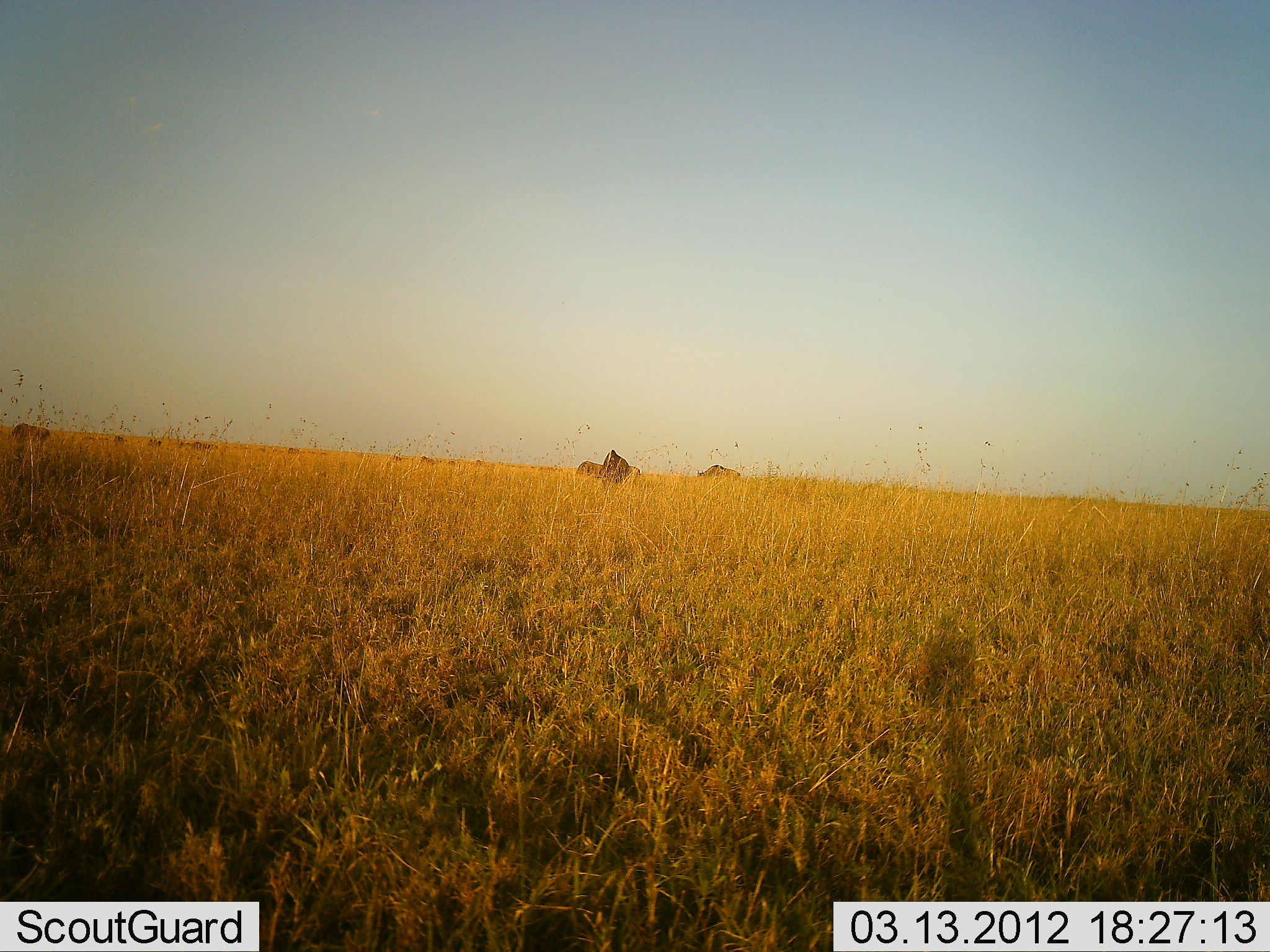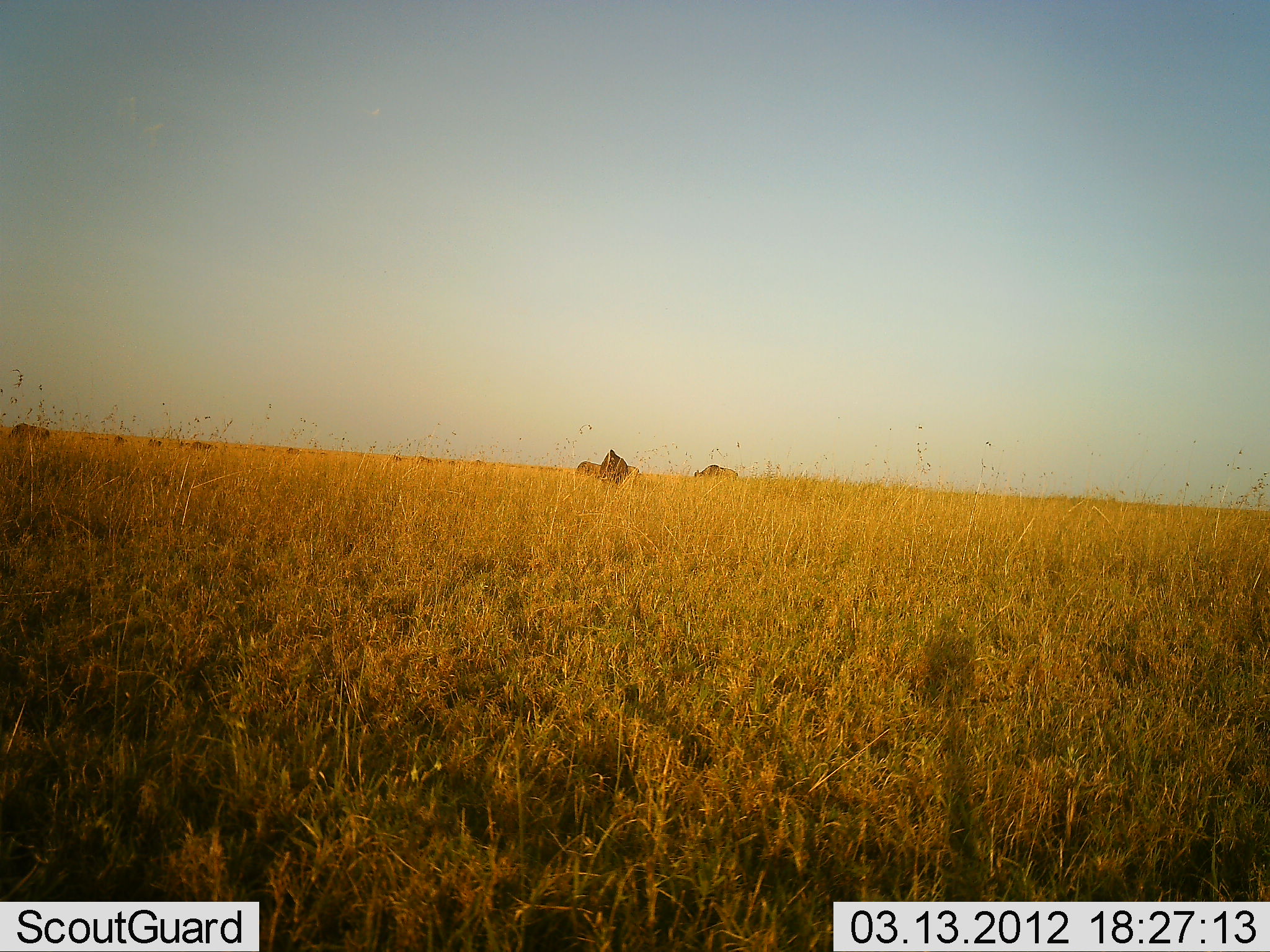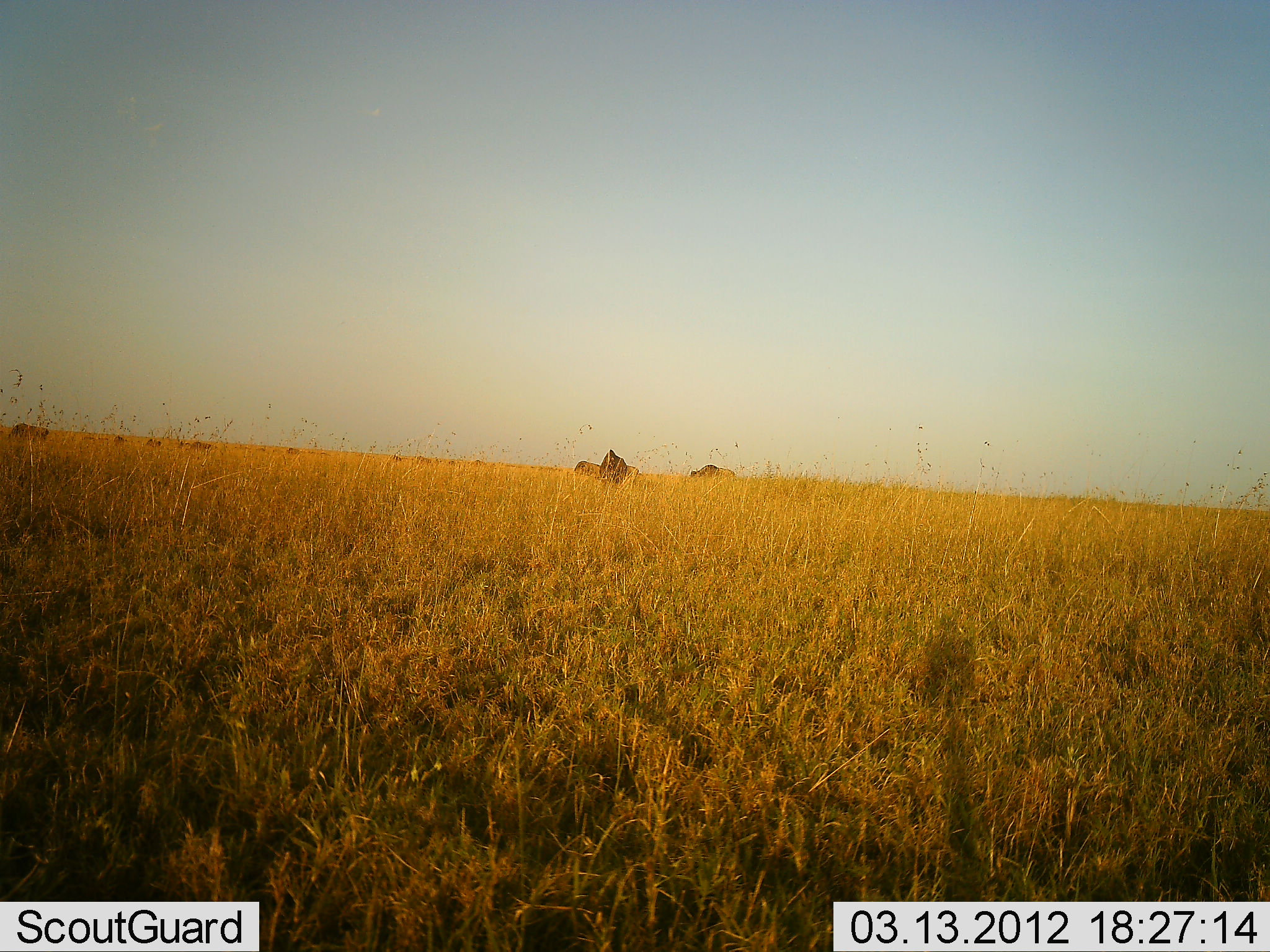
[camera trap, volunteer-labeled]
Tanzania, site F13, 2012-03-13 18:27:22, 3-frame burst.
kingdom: Animalia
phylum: Chordata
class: Mammalia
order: Artiodactyla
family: Bovidae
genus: Connochaetes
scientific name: Connochaetes taurinus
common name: blue wildebeest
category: wildebeest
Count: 4.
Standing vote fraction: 55%.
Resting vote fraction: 0%.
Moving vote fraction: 27%.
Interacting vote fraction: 0%.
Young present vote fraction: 0%.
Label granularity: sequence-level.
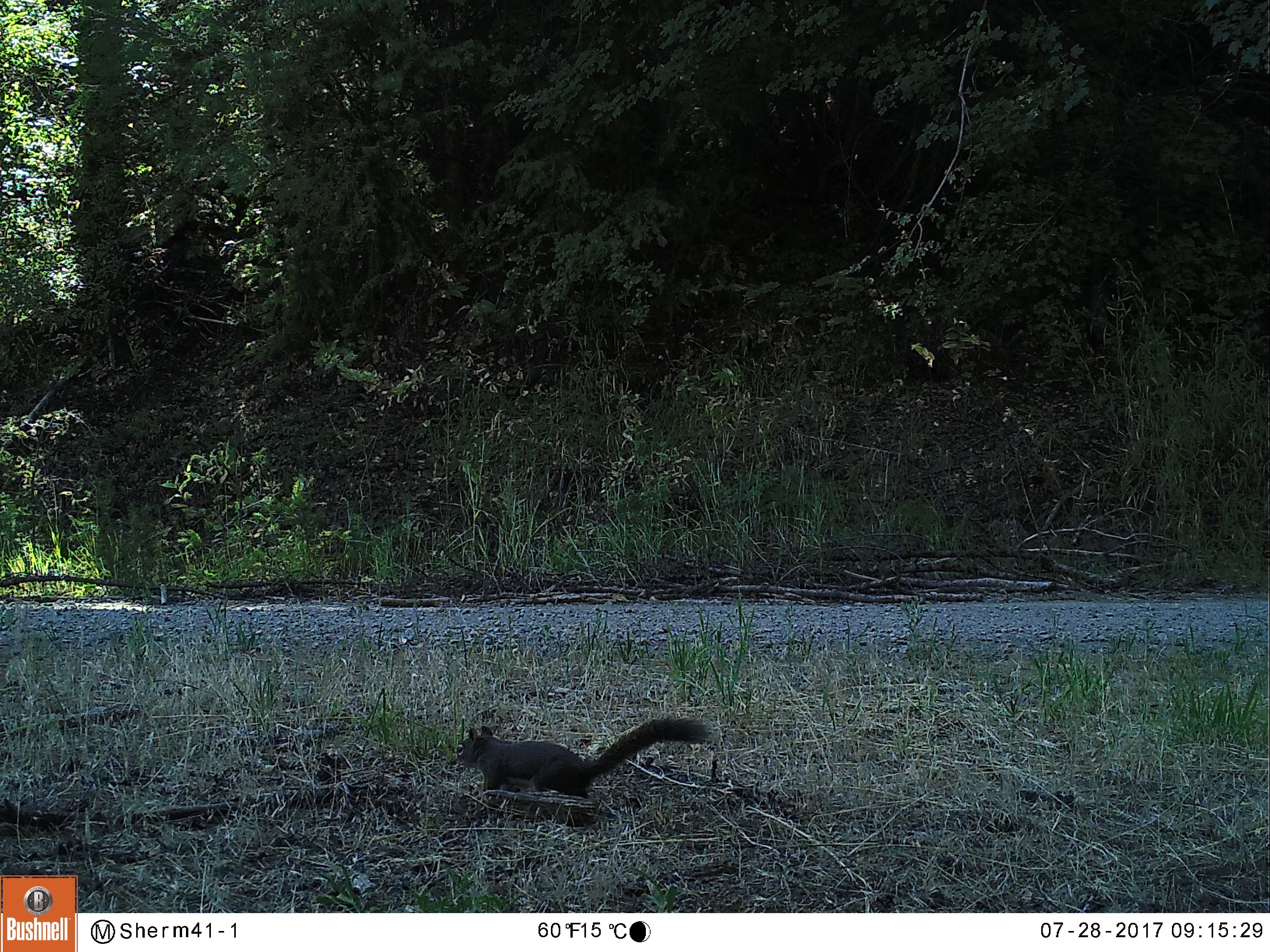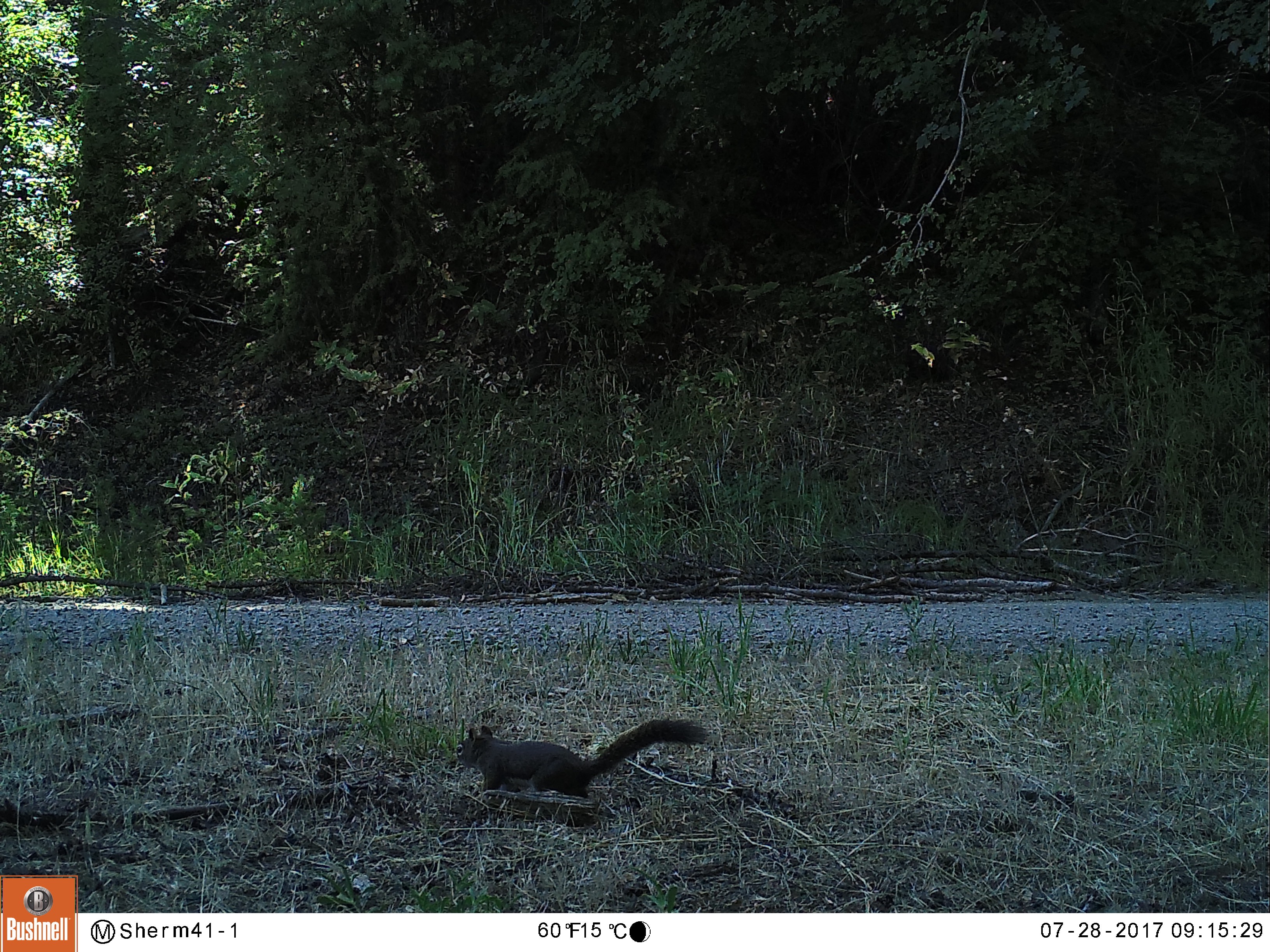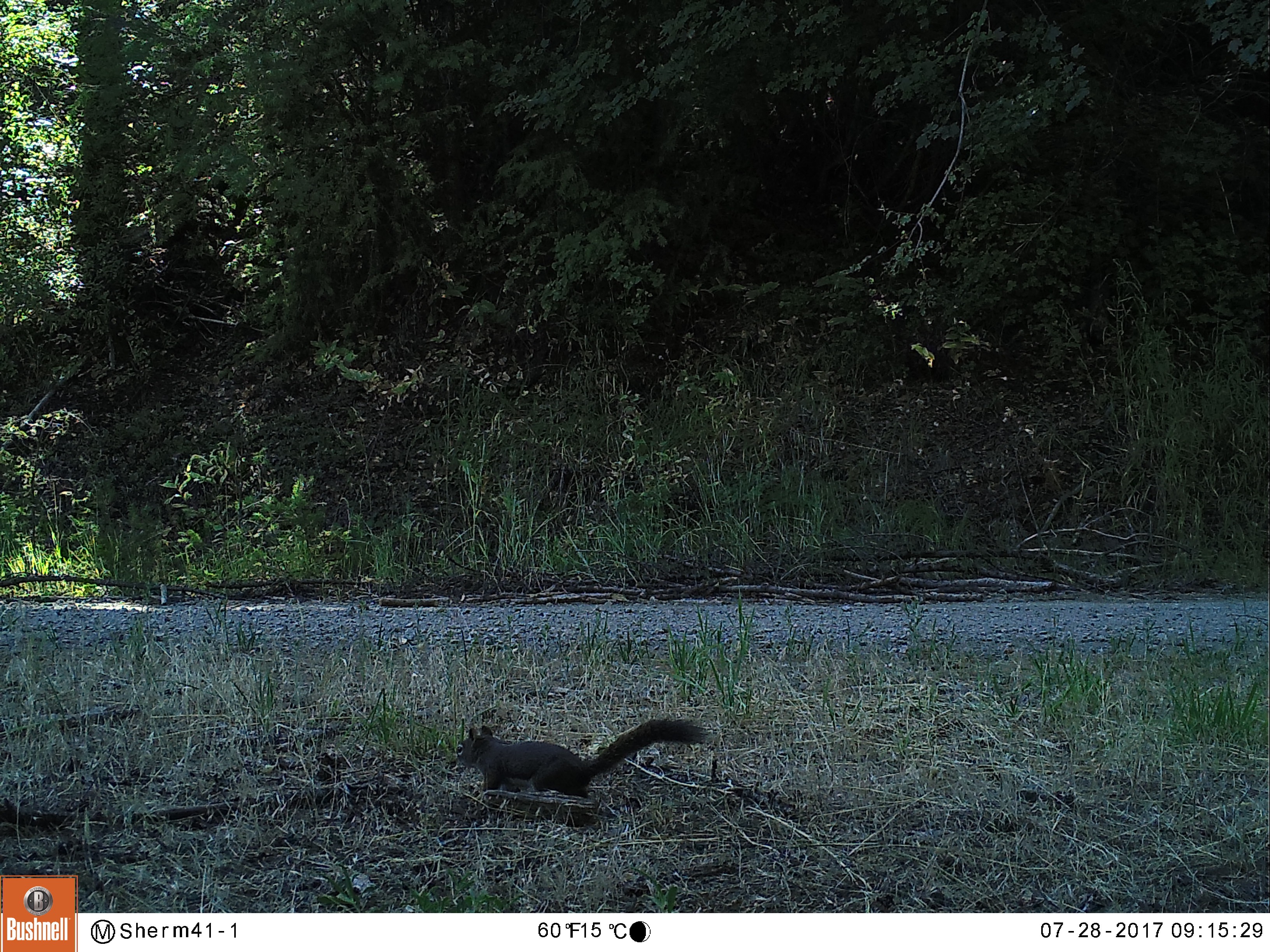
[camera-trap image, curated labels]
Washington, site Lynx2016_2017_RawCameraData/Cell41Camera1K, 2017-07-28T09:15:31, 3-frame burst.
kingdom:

^^^^

Task directions:
Return the whole of the material above exactly, with no picture carried over.

Task response:
[camera trap, volunteer-labeled]
Tanzania, site F13, 2012-03-13 18:27:22, 3-frame burst.
kingdom: Animalia
phylum: Chordata
class: Mammalia
order: Artiodactyla
family: Bovidae
genus: Connochaetes
scientific name: Connochaetes taurinus
common name: blue wildebeest
category: wildebeest
Count: 4.
Standing vote fraction: 55%.
Resting vote fraction: 0%.
Moving vote fraction: 27%.
Interacting vote fraction: 0%.
Young present vote fraction: 0%.
Label granularity: sequence-level.
[camera-trap image, curated labels]
Washington, site Lynx2016_2017_RawCameraData/Cell41Camera1K, 2017-07-28T09:15:31, 3-frame burst.
kingdom:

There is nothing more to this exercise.